Traffic congestion is becoming an increasingly prominent problem, and intelligent traffic signal control methods can effectively alleviate it. Recently, there has been a growing trend of applying reinforcement learning to traffic signal control for adaptive signal scheduling. However, most existing methods focus on improving traffic performance while neglecting the issue of scheduling fairness, resulting in long waiting time for some vehicles. Some works attempt to address fairness issues but often sacrifice transport performance. Furthermore, existing methods overlook the challenge of sample efficiency, especially when dealing with diversity-limited traffic data. Therefore, we propose a F airness-aware and sample- E fficient traffic signal control method called FELight. Specifically, we first design a novel fairness metric and integrate it into decision process to penalize cases with high latency by setting a threshold for activating the fairness mechanism. Theoretical comparison with other fairness works proves why and when our fairness could bring advantages.

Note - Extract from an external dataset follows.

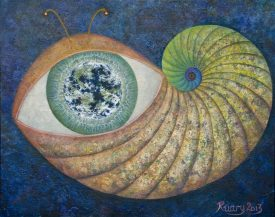 Earthworm, Oil on canvas board, 2013, 16 x 20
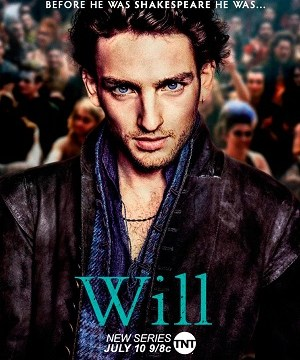 Will - TV Series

Moreover, counterfactual data augmentation is employed to enrich interaction data, enhancing the sample efficiency of FELight. Self-supervised state representation is introduced to extract informative features from raw states, further improving sample efficiency. Experiments on real traffic datasets demonstrate that FELight provides relatively fairer traffic signal control without compromising performance compared to state-of-the-art approaches.

Publication
IEEE Transactions on Knowledge and Data Engineering

TL; DR: It’s traffic signal control again, but what’s new here? How can we ensure that the agents control the traffic light fairly? We embedded such fairness metrics into Reinforcement Learning models. Furthermore, how can we minimize the sample required and achieve a resource-efficient agent? We used self-supervised learning!